Обстрел прекратился так же неожиданно, как и начался, но заметил я это не сразу – звон плавал в ушах по-прежнему.
Грянули двумя залпами полковые пушки, и разнеслись пронзительные команды. Красноармейцы покидали спасительные буераки, ползли, вжимаясь в траву…
Согнувшись в три погибели, подбежали «птицы» – Соколов и Воронин, волоча станковый «Максим». «Ворона», как второй номер, заправил матерчатую ленту из увесистого патронного ящика. «Сокол» хищно приник, передернув затвор, и установил прицельную планку.
– Во-он! – Жестом Чапаева на тачанке Воронин вытянул руку, указуя на врага.
Пулеметчик оскалился, хватаясь за рукоятки и давя на гашетку. Дробно замолотил затвор, по сыпучей глине покатились горячие гильзы, испуская кислые дымки.
А Кибирев будто отмер – губы его нервно ломались в нетерпеливой улыбке – и тонко вскричал:
– Рота! В атаку!
– Не сметь! – гаркнул я, вспомнив раскоп с павшими. – Вы что, Кибирев, совсем с ума сошли? Вы шлете людей не в атаку, а на расстрел! Это предательство!

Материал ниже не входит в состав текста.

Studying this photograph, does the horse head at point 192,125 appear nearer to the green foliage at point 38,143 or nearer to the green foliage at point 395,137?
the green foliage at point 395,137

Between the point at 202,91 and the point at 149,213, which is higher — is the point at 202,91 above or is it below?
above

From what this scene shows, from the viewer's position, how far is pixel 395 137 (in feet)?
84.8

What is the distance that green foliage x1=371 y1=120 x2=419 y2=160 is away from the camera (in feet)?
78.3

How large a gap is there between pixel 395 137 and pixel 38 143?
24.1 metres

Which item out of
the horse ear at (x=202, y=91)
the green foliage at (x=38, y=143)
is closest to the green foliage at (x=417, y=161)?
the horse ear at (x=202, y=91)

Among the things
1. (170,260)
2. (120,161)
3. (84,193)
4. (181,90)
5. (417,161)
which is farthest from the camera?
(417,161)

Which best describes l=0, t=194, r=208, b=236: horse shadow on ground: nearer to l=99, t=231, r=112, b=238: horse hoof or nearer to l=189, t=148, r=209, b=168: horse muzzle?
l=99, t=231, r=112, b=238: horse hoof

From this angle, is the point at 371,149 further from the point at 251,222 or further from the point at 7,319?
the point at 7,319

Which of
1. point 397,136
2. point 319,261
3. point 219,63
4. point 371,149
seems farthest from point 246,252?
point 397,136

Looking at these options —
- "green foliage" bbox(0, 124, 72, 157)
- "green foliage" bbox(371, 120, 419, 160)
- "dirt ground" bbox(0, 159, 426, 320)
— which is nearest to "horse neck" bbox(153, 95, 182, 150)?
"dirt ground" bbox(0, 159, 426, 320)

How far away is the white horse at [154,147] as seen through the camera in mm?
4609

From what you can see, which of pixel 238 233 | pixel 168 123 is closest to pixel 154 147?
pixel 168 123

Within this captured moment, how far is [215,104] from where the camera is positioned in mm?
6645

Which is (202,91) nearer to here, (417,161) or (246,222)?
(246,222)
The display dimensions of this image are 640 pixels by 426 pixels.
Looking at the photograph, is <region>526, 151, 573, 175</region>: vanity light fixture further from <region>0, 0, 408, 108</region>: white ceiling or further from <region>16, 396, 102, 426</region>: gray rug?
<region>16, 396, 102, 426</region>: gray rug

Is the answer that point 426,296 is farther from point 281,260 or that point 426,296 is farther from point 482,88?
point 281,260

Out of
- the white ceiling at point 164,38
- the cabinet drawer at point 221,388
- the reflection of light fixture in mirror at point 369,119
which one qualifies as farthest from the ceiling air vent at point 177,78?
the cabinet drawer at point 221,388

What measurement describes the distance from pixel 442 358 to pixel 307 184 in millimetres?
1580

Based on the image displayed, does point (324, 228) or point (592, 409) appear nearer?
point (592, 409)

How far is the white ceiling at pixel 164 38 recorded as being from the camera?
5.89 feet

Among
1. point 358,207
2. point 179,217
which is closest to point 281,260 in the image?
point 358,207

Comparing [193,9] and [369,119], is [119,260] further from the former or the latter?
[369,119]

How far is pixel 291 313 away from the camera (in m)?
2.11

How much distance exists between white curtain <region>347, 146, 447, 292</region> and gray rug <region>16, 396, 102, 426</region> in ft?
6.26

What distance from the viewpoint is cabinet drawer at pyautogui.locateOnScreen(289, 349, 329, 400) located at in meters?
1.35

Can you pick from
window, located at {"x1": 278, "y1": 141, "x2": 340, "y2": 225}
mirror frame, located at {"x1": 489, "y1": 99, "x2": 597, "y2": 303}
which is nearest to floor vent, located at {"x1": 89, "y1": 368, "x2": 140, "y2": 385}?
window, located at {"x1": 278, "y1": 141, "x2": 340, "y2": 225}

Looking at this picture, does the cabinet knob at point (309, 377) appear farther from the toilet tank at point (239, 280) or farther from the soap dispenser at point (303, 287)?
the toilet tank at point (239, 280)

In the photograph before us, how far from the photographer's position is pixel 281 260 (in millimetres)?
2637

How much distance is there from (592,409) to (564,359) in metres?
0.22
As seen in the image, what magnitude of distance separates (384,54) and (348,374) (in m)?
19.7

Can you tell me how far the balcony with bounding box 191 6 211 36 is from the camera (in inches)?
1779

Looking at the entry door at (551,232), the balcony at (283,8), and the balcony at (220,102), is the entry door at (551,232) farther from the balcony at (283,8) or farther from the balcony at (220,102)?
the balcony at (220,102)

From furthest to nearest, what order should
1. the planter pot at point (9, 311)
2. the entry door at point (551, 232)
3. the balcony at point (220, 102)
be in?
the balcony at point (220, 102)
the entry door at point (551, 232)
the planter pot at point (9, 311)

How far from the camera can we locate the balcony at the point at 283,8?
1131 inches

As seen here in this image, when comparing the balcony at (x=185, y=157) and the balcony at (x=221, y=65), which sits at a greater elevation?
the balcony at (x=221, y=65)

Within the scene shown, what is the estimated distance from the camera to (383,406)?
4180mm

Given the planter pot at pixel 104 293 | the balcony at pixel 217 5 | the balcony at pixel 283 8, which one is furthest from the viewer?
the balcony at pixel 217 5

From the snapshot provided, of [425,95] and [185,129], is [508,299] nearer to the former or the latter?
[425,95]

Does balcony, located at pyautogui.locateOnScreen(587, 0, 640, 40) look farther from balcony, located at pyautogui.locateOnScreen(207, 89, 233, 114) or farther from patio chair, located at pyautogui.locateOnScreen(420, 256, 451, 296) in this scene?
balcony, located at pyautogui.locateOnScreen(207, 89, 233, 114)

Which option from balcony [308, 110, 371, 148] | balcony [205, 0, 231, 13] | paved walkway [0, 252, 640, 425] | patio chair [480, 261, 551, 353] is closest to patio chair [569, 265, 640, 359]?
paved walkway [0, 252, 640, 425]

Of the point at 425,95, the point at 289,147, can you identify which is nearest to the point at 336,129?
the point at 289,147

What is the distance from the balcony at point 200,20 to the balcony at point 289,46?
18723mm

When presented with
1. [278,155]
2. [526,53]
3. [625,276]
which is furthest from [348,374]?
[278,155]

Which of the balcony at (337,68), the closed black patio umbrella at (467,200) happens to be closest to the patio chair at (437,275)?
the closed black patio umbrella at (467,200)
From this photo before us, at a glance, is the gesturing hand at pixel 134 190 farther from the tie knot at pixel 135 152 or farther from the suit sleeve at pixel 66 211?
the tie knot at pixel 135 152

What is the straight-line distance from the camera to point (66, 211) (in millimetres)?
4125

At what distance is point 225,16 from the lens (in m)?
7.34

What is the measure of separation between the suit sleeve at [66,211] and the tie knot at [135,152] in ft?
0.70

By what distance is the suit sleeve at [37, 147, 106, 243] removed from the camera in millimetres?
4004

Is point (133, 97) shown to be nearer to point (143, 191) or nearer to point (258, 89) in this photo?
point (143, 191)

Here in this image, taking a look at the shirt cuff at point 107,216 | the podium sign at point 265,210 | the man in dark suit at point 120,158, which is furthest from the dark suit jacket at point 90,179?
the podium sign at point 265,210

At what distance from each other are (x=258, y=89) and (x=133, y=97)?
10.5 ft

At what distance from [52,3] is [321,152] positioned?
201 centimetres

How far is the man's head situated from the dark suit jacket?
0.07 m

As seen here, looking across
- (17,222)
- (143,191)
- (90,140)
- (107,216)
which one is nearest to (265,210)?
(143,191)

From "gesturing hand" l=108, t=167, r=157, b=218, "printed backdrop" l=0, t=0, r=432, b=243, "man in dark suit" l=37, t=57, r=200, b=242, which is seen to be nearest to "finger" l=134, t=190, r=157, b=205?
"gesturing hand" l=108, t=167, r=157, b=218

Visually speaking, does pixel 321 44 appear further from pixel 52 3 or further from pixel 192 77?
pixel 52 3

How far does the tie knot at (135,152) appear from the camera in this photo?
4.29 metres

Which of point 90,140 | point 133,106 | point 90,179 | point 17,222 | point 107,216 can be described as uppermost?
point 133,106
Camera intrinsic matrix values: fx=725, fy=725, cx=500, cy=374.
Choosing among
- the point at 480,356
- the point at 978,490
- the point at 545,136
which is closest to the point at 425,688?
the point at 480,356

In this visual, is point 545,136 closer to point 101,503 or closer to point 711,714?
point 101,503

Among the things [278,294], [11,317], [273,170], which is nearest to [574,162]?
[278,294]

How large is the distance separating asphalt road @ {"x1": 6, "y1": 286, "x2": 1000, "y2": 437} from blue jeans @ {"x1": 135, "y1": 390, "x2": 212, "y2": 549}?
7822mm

Капитан резко побледнел. Трясущейся рукой он выхватил «наган».
– Я – предатель?! – прохрипел Кибирев. Револьвер плясал в его руке, и мне пришлось выхватить свой «тэтэшник», словно на дуэли.
Я прекрасно понимал в этот момент, что преступаю устав, что дан жестокий приказ занять Полунино любой ценой, но стерпеть чмошника, посылающего моих парней на смерть, не мог. Да, именно моих парней!
Прекрасно помню, как они на меня смотрели, когда я приволок три мешка, набитых новенькими кирзачами. Выпросил, выклянчил, но задачку свою решил! И протянулись первые ниточки-паутинки доверия…
А тупой, немытый мерзавец шлет моих красноармейцев на убой!
Не знаю уж, чем бы все закончилось, ведь я готов был пристрелить Кибирева! И светил мне тогда самому расстрел, ну или штрафбат. Хотя нет, штрафники в Красной Армии появятся лишь к октябрю…
Злое, жгучее отчаяние кипело в душе, а смириться нельзя, ну никак!
Капитан мне «подыграл» – задрав вверх руку с «наганом», он резко, задушенно воскликнул:
– За мной! На врага!
Перемахнув бугор, Кибирев побежал, отмахивая револьвером – нелепый, скрюченный, страшный. Человек двадцать бойцов, матерясь, оторвались от земли, бросаясь следом. Заскворчала «эмга», и капитан, дергаясь, ломаясь в поясе, покатился по заросшим колеям дороги. Следом рухнули трое или четверо красноармейцев, поймав хлесткую очередь.